#### Tareas por realizar:
a - Según el texto de estudio, ¿hasta qué porcentaje puede llegar el diferencial de rentabilidad en el caso de la diversidad étnica y cultural?
b - Indique si cada afirmación concuerda con el texto de estudio y cite las palabras exactas del texto que lo determinan:
(i) Las empresas con mayor diversidad de género en los equipos ejecutivos tienen un 25% más de probabilidad de obtener una rentabilidad superior al promedio.
(ii) A muchas mujeres les falta la formación necesaria para liderar.
(iii) Harvard y Boston Consulting Group señalan una mejora de la creatividad.
c - Enumere todas las razones que da el texto de estudio de que muchas mujeres de América Latina no lleguen a cargos directivos.
++++ Texto de estudio
El verdadero motor del cambio es el liderazgo comprometido y una cultura empresarial que entienda la diversidad como una ventaja competitiva. Equipos diversos toman mejores decisiones, innovan más y conectan mejor con mercados amplios. Por ejemplo, muchas mujeres cuentan con la formación, experiencia y ambición necesarias para liderar. Sin embargo, lo que no siempre se tiene es el acceso, la confianza del sistema y el respaldo estructural. En América Latina, muchas mujeres no llegan a cargos directivos porque en algunos casos no son vistas como “candidatas naturales”, no cuentan con redes de apoyo o mentoría y definitivamente, enfrentan una doble carga: profesional y doméstica, que en muchas ocasiones, se vuelve incluso la razón por la cual, la propia mujer, decide no seguir creciendo profesionalmente.
Los equipos diversos funcionan mejor, se complementan y dan mejores resultados. Un estudio de McKinsey sobre diversidad , nos indica que empresas con mayor diversidad de género en los equipos ejecutivos, tienen un 25% más de probabilidad de obtener una rentabilidad superior al promedio. En el caso de diversidad étnica y cultural, este diferencial de rentabilidad puede llegar al 36%. Harvard y Boston Consulting Group llegan a conclusiones favorables adicionales, como la mejora de la creatividad y un proceso de toma de decisiones más objetivas.
++++++++
++++ Registros proporcionados
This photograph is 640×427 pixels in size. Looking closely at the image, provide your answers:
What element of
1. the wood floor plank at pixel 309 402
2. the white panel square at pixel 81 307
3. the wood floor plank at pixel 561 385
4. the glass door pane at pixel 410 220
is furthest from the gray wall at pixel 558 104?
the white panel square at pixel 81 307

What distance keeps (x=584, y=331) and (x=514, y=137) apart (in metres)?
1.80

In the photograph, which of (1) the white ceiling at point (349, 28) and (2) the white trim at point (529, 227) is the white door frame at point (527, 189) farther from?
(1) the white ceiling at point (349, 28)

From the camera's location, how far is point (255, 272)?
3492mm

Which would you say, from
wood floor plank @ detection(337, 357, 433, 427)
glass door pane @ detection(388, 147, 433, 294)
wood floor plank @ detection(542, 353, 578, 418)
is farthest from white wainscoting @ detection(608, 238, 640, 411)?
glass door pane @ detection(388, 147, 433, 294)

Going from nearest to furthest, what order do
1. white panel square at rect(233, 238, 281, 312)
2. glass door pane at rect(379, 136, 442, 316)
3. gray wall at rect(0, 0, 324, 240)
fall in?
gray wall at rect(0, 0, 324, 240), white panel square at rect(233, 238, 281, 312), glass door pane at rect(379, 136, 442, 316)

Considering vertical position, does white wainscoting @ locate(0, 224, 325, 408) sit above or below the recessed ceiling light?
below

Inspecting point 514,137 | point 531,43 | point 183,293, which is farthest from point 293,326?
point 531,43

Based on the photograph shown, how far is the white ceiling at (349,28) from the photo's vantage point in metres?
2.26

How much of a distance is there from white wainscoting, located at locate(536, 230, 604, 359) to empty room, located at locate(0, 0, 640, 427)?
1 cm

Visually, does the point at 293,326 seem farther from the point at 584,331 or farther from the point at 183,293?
++++++++
#### Respuestas escritas:
a - Puede llegar al 36%.

b -
(i) Sí: "empresas con mayor diversidad de género en los equipos ejecutivos, tienen un 25% más de probabilidad de obtener una rentabilidad superior al promedio".
(ii) No: "muchas mujeres cuentan con la formación, experiencia y ambición necesarias para liderar".
(iii) Sí: "como la mejora de la creatividad".

c -
- En algunos casos no son vistas como "candidatas naturales".
- No cuentan con redes de apoyo o mentoría.
- Enfrentan una doble carga: profesional y doméstica.